Auf der ersten Seite im Feuilleton widmet sich die FAZ noch einmal Günter Grass. Joseph Croitoru berichtet, dass Grass zwei Wochen vor der Veröffentlichung seiner Autobiografie zugestimmt hatte, die Ehrendoktorwürde einer israelischen Hochschule anzunehmen. Edo Reents untersucht den gestern in der FR veröffentlichten Brief, in dem Günter Grass gegenüber dem ehemaligen israelischen Botschafter Yitzchak Mayer die SS-Rune als Kainsmal bezeichnet, mit dem er den Rest seines Lebens gezeichnet ist. "Mit dem Brief ist zweierlei klar: Erstens passt Günter Grass die Äußerungen zu seiner Mitgliedschaft in der Waffen-SS der jeweiligen Situation und dem Gesprächspartner an; denn bisher tat er so, als wäre sie eine Formalie, ein Detail seiner Biografie. Niemand aber würde ein Kainsmal an der Stirn tragen, wenn es sich auf ein Detail bezöge. Und zweitens macht Grass nun selber und sehr zu Recht einen Unterschied zwischen der moralischen Substanz dieser Mitgliedschaft, die sich aus individuellem Verhalten ergibt, und der Bedeutung, die das SS-Zeichen für Zeitzeugen und Überlebende bis heute hat."

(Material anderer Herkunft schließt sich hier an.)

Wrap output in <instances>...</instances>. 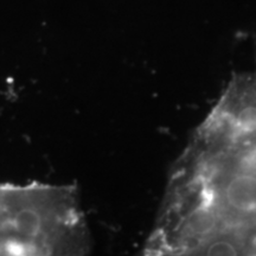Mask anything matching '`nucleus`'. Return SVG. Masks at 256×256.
I'll use <instances>...</instances> for the list:
<instances>
[{
  "mask_svg": "<svg viewBox=\"0 0 256 256\" xmlns=\"http://www.w3.org/2000/svg\"><path fill=\"white\" fill-rule=\"evenodd\" d=\"M144 254L256 256V68L234 74L174 162Z\"/></svg>",
  "mask_w": 256,
  "mask_h": 256,
  "instance_id": "1",
  "label": "nucleus"
}]
</instances>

Weiteres: Eberhard Rathgeb und Hannes Hintermeier versuchen sich ein Bild von Claus Grossner zu machen, der zusammen mit Hans Barlach vor kurzem Anteile des Suhrkamp Verlages erworben hat, und erfahren immerhin, dass das ehrwürdige Haus in seinen Augen zu einem "Braintrust der Republik" werden soll. Dass das Bundesverfassungsgericht das 11 Jahre alte Einreiseverbot für den Gründer der Vereinigungskirche Reverend Mun aufgehoben hat, zeigt Patrick Bahners die neuerlich betonte Neutralität des Staates in Religionsfragen. Andreas rossmann gratuliert Reinhold Neven DuMont zum Siebzigsten. Andreas Kilb bewundert im neuen kleinen Berliner Museum zu John F. Kennedy die "ewig formvollendete Jaqueline".

Im Medienteil begutachtet Jürgen Thomann die Online-Satire-Angebote von Spiegel (Spam) und Welt (Glasauge). Letzteres ist wegen diverser Polen-Witze in die Kritik geraten. Auf der Schallplatten- und Phonoseite kürt Jürgen Kesting Rene Jacobs Neueinspielung der Mozartschen Seria-Oper "La Clemenza di Tito" zur mutigsten Unternehmung des Mozart-Jahrs. Vorgestellt werden außerdem das Folk-Album "The Gulag Orkestar" von Zach Condons Band "Beirut" und Wiederveröffentlichungen der aus Dithmarschen stammenden Gruppe Elektrikchina.

Nach fünf Jahren Pause liegt der FAZ am Samstag nun wieder "Bilder und Zeiten" bei. Das von Niklas Maak und Felicitas von Lovenberg betreute sechsseitige Supplement soll eine Brücke zwischen der täglichen Zeitung und der FAS sein, heißt es in der Pressemitteilung. Mit einem "anspruchsvollen und zugleich unterhaltenden Journalismus" sollen " neue, auch jüngere Leser" gewonnen werden (sind deshalb die Texte so kurz und der Durchschuss so groß?). Zum Auftakt soll das mit Besuchen bei Nicole Krauss und Richard Ford, einer Entschlüsselung von häufigen Symbolen bei Neo Rauch und einem Interview mit der Schauspielerin Sibel Kekili gelingen. Außerdem gibt es Buchbesprechungen und die Frankfurter Anthologie.

Besprochen werden eine Schau mit Porträtfotos von Schriftstellern im Schiller-Nationalmuseum Marbach, die Ausstellung "Paul Virilio und die Künste" im Karlsruher Zentrum für Kunst und Medientechnologie, die Schau "Kosmos der Architektur" über Oswald Mathias Ungers in der Neuen Nationalgalerie Berlin, die Uraufführung von Bernhard Langs und Michael Sturmingers Oper "I hate Mozart" am Theater an der Wien, ein Konzert von Bernard Hatink und dem Concertgebouw Orkest in Frankfurt, und Bücher, darunter Chen Jianghongs Bilderbuch "Junger Adler" und Nico Bleutges Gedichtband "klare konturen" (mehr in unserer Bücherschau des Tages ab 14 Uhr).